Conflict of Interest

Because the adventurer has deliberately removed himself from the stream of society, society is not always friendly toward him. Few hostile critics have gone so far as Denver Poet Thomas Hornsby Ferril, who was sure that "if a mountain persists as a challenge to a man over 26, it implies some psychic deficiency or sex frustration ... I am further convinced that the adult who feels under compulsion to lick formidable mountains invariably enjoys as unsatisfactory a love life as a lady harp player." The obverse of that notion is that sex itself is the real, perhaps the last great adventure, the "last frontier" that permits modern man, hag-ridden by civilization, to explore, to dare and to conquer.

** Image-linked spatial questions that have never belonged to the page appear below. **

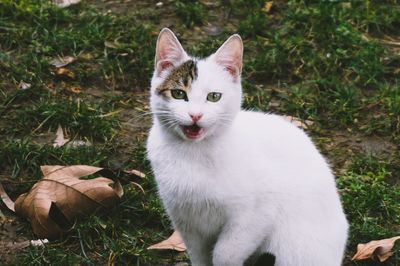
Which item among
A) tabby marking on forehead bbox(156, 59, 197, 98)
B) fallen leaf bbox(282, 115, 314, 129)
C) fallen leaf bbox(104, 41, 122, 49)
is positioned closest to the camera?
tabby marking on forehead bbox(156, 59, 197, 98)

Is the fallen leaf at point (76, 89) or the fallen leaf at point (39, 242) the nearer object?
the fallen leaf at point (39, 242)

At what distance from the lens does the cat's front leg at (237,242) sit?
3.59m

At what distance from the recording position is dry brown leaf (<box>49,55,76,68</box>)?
230 inches

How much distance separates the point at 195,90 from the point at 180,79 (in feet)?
0.31

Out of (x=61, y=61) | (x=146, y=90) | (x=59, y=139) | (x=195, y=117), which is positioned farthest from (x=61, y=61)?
(x=195, y=117)

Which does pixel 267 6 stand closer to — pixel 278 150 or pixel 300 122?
pixel 300 122

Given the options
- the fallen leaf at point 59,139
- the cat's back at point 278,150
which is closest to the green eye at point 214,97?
the cat's back at point 278,150

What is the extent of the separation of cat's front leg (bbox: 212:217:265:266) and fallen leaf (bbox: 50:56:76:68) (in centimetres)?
270

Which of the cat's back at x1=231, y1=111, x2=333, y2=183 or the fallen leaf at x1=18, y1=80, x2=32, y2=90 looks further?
the fallen leaf at x1=18, y1=80, x2=32, y2=90

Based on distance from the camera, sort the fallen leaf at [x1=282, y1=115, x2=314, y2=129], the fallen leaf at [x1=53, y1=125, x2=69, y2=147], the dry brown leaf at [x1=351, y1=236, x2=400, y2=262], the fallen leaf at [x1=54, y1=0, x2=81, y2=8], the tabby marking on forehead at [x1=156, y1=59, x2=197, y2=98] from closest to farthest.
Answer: the tabby marking on forehead at [x1=156, y1=59, x2=197, y2=98], the dry brown leaf at [x1=351, y1=236, x2=400, y2=262], the fallen leaf at [x1=53, y1=125, x2=69, y2=147], the fallen leaf at [x1=282, y1=115, x2=314, y2=129], the fallen leaf at [x1=54, y1=0, x2=81, y2=8]

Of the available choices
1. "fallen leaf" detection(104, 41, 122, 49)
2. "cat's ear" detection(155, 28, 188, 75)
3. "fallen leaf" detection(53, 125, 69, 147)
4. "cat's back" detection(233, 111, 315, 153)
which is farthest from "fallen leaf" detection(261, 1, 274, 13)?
"cat's ear" detection(155, 28, 188, 75)

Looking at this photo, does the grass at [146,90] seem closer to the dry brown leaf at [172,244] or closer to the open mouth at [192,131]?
the dry brown leaf at [172,244]

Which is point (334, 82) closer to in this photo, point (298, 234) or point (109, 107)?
point (109, 107)

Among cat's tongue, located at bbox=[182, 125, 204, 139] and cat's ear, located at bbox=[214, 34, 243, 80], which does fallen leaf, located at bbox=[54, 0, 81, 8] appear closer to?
cat's ear, located at bbox=[214, 34, 243, 80]
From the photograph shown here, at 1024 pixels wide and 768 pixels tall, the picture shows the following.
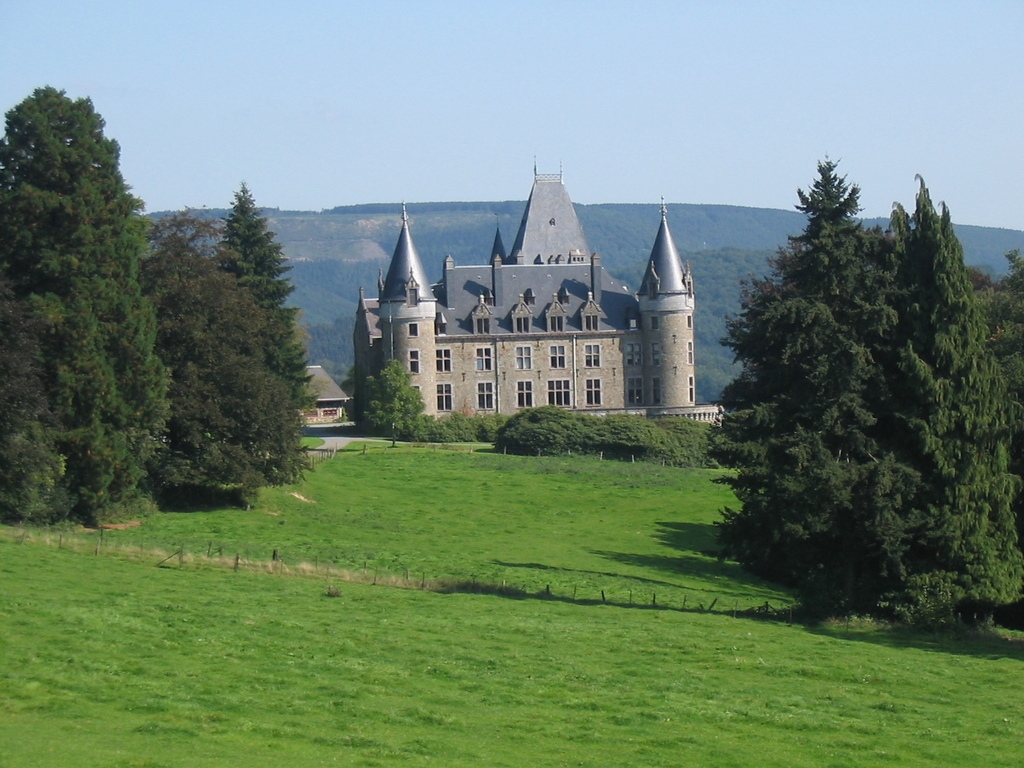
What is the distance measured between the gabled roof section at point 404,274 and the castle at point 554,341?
0.44ft

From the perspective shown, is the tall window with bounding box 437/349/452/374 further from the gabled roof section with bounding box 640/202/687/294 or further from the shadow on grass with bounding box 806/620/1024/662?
the shadow on grass with bounding box 806/620/1024/662

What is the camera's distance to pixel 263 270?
53.8m

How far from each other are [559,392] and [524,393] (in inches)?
75.2

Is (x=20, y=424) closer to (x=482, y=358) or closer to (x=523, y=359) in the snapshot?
(x=482, y=358)

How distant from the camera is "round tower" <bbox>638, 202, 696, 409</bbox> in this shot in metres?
77.1

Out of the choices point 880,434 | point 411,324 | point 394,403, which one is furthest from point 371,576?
point 411,324

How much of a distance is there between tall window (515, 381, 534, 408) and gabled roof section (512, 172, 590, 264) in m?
11.4

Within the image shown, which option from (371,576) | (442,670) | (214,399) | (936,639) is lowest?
(936,639)

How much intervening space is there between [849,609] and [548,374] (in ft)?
162

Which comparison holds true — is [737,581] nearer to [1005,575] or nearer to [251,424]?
[1005,575]

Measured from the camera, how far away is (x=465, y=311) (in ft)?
254

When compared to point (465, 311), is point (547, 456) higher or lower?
lower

Most of those who deliberately seek adventure have their moments of selfcriticism. For all his enthusiasm, Alaska's Bishop Gordon sometimes wonders whether "the really heroic people are not the ones who travel 10,000 miles by dog sled, but those who stay 10,000 days in one place. I believe that all of us have the capacity for one adventure inside us, but great adventure is facing responsibility day after day." That view is echoed by Amherst's Historian John William Ward, who sees something "pathetic and sentimental" in the American adventurer. "Today," he says, "the man who is the real risk taker is anonymous and nonheroic. He is the one trying to make institutions work. What we need is not to go West, but to return eastward, to create excitement and adventure in things that are no longer solitary. If a man can only find adventure by going to Alaska or running wide open across the salt flats, then society is in bad shape."

Fair enough--up to a point. No one would argue that a society's strength increases proportionately to the number of adventurers in its midst. But it is equally true, and much more relevant, that America is the stronger for its adventurers past, present--and future.